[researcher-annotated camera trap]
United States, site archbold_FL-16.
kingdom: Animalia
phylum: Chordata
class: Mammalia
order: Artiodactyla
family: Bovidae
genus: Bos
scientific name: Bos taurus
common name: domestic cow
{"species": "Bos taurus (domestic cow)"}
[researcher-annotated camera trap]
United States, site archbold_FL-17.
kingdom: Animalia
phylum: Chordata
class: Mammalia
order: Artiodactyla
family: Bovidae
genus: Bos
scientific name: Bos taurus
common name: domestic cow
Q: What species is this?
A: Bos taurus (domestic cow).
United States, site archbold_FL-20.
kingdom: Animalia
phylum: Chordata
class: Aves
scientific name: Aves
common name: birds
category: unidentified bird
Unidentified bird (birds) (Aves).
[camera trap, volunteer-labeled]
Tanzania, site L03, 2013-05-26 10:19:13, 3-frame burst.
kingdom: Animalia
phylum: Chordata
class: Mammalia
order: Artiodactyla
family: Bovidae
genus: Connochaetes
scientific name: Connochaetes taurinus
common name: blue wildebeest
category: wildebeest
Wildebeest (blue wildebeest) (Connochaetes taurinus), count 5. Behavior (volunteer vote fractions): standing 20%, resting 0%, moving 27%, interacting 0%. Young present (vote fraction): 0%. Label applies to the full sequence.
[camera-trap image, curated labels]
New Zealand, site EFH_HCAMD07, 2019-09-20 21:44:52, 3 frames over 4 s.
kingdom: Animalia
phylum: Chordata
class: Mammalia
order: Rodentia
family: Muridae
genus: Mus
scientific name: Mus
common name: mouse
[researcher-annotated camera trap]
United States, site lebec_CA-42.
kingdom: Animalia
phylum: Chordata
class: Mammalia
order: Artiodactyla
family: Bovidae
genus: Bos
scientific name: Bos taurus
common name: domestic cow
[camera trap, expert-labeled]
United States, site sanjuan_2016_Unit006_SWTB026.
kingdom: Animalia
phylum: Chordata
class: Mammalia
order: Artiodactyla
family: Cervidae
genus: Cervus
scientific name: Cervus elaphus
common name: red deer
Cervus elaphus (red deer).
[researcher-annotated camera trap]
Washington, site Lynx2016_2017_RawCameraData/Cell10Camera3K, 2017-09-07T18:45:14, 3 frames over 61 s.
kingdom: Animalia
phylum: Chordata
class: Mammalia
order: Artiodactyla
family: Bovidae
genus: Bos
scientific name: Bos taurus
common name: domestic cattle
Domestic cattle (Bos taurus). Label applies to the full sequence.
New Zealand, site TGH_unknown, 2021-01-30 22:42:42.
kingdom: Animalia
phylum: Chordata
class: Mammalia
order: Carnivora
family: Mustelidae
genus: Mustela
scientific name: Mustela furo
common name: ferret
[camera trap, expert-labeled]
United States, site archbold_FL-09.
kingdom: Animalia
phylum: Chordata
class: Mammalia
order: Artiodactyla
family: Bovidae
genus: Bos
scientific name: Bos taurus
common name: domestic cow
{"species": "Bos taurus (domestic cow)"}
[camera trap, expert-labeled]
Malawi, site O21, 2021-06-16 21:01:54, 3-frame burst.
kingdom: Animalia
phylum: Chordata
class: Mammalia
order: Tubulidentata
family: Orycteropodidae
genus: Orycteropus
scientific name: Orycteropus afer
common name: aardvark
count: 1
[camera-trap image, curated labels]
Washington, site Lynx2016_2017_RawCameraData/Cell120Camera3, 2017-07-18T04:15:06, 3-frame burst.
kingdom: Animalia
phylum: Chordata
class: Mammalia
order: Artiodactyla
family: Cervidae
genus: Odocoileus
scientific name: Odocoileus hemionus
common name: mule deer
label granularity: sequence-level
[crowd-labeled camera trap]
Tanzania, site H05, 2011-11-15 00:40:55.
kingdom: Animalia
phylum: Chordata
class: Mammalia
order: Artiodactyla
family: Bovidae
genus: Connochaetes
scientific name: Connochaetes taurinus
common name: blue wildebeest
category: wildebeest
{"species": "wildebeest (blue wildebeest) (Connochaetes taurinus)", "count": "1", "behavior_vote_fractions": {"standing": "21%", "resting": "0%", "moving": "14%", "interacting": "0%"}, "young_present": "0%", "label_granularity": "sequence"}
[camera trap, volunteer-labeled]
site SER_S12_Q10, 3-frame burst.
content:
....................
- [ACTIVITY] Each line of the material must be restated exactly.

- [ANSWER FOR THE TASK]
[researcher-annotated camera trap]
United States, site archbold_FL-16.
kingdom: Animalia
phylum: Chordata
class: Mammalia
order: Artiodactyla
family: Bovidae
genus: Bos
scientific name: Bos taurus
common name: domestic cow
{"species": "Bos taurus (domestic cow)"}
[researcher-annotated camera trap]
United States, site archbold_FL-17.
kingdom: Animalia
phylum: Chordata
class: Mammalia
order: Artiodactyla
family: Bovidae
genus: Bos
scientific name: Bos taurus
common name: domestic cow
Q: What species is this?
A: Bos taurus (domestic cow).
United States, site archbold_FL-20.
kingdom: Animalia
phylum: Chordata
class: Aves
scientific name: Aves
common name: birds
category: unidentified bird
Unidentified bird (birds) (Aves).
[camera trap, volunteer-labeled]
Tanzania, site L03, 2013-05-26 10:19:13, 3-frame burst.
kingdom: Animalia
phylum: Chordata
class: Mammalia
order: Artiodactyla
family: Bovidae
genus: Connochaetes
scientific name: Connochaetes taurinus
common name: blue wildebeest
category: wildebeest
Wildebeest (blue wildebeest) (Connochaetes taurinus), count 5. Behavior (volunteer vote fractions): standing 20%, resting 0%, moving 27%, interacting 0%. Young present (vote fraction): 0%. Label applies to the full sequence.
[camera-trap image, curated labels]
New Zealand, site EFH_HCAMD07, 2019-09-20 21:44:52, 3 frames over 4 s.
kingdom: Animalia
phylum: Chordata
class: Mammalia
order: Rodentia
family: Muridae
genus: Mus
scientific name: Mus
common name: mouse
[researcher-annotated camera trap]
United States, site lebec_CA-42.
kingdom: Animalia
phylum: Chordata
class: Mammalia
order: Artiodactyla
family: Bovidae
genus: Bos
scientific name: Bos taurus
common name: domestic cow
[camera trap, expert-labeled]
United States, site sanjuan_2016_Unit006_SWTB026.
kingdom: Animalia
phylum: Chordata
class: Mammalia
order: Artiodactyla
family: Cervidae
genus: Cervus
scientific name: Cervus elaphus
common name: red deer
Cervus elaphus (red deer).
[researcher-annotated camera trap]
Washington, site Lynx2016_2017_RawCameraData/Cell10Camera3K, 2017-09-07T18:45:14, 3 frames over 61 s.
kingdom: Animalia
phylum: Chordata
class: Mammalia
order: Artiodactyla
family: Bovidae
genus: Bos
scientific name: Bos taurus
common name: domestic cattle
Domestic cattle (Bos taurus). Label applies to the full sequence.
New Zealand, site TGH_unknown, 2021-01-30 22:42:42.
kingdom: Animalia
phylum: Chordata
class: Mammalia
order: Carnivora
family: Mustelidae
genus: Mustela
scientific name: Mustela furo
common name: ferret
[camera trap, expert-labeled]
United States, site archbold_FL-09.
kingdom: Animalia
phylum: Chordata
class: Mammalia
order: Artiodactyla
family: Bovidae
genus: Bos
scientific name: Bos taurus
common name: domestic cow
{"species": "Bos taurus (domestic cow)"}
[camera trap, expert-labeled]
Malawi, site O21, 2021-06-16 21:01:54, 3-frame burst.
kingdom: Animalia
phylum: Chordata
class: Mammalia
order: Tubulidentata
family: Orycteropodidae
genus: Orycteropus
scientific name: Orycteropus afer
common name: aardvark
count: 1
[camera-trap image, curated labels]
Washington, site Lynx2016_2017_RawCameraData/Cell120Camera3, 2017-07-18T04:15:06, 3-frame burst.
kingdom: Animalia
phylum: Chordata
class: Mammalia
order: Artiodactyla
family: Cervidae
genus: Odocoileus
scientific name: Odocoileus hemionus
common name: mule deer
label granularity: sequence-level
[crowd-labeled camera trap]
Tanzania, site H05, 2011-11-15 00:40:55.
kingdom: Animalia
phylum: Chordata
class: Mammalia
order: Artiodactyla
family: Bovidae
genus: Connochaetes
scientific name: Connochaetes taurinus
common name: blue wildebeest
category: wildebeest
{"species": "wildebeest (blue wildebeest) (Connochaetes taurinus)", "count": "1", "behavior_vote_fractions": {"standing": "21%", "resting": "0%", "moving": "14%", "interacting": "0%"}, "young_present": "0%", "label_granularity": "sequence"}
[camera trap, volunteer-labeled]
site SER_S12_Q10, 3-frame burst.
content:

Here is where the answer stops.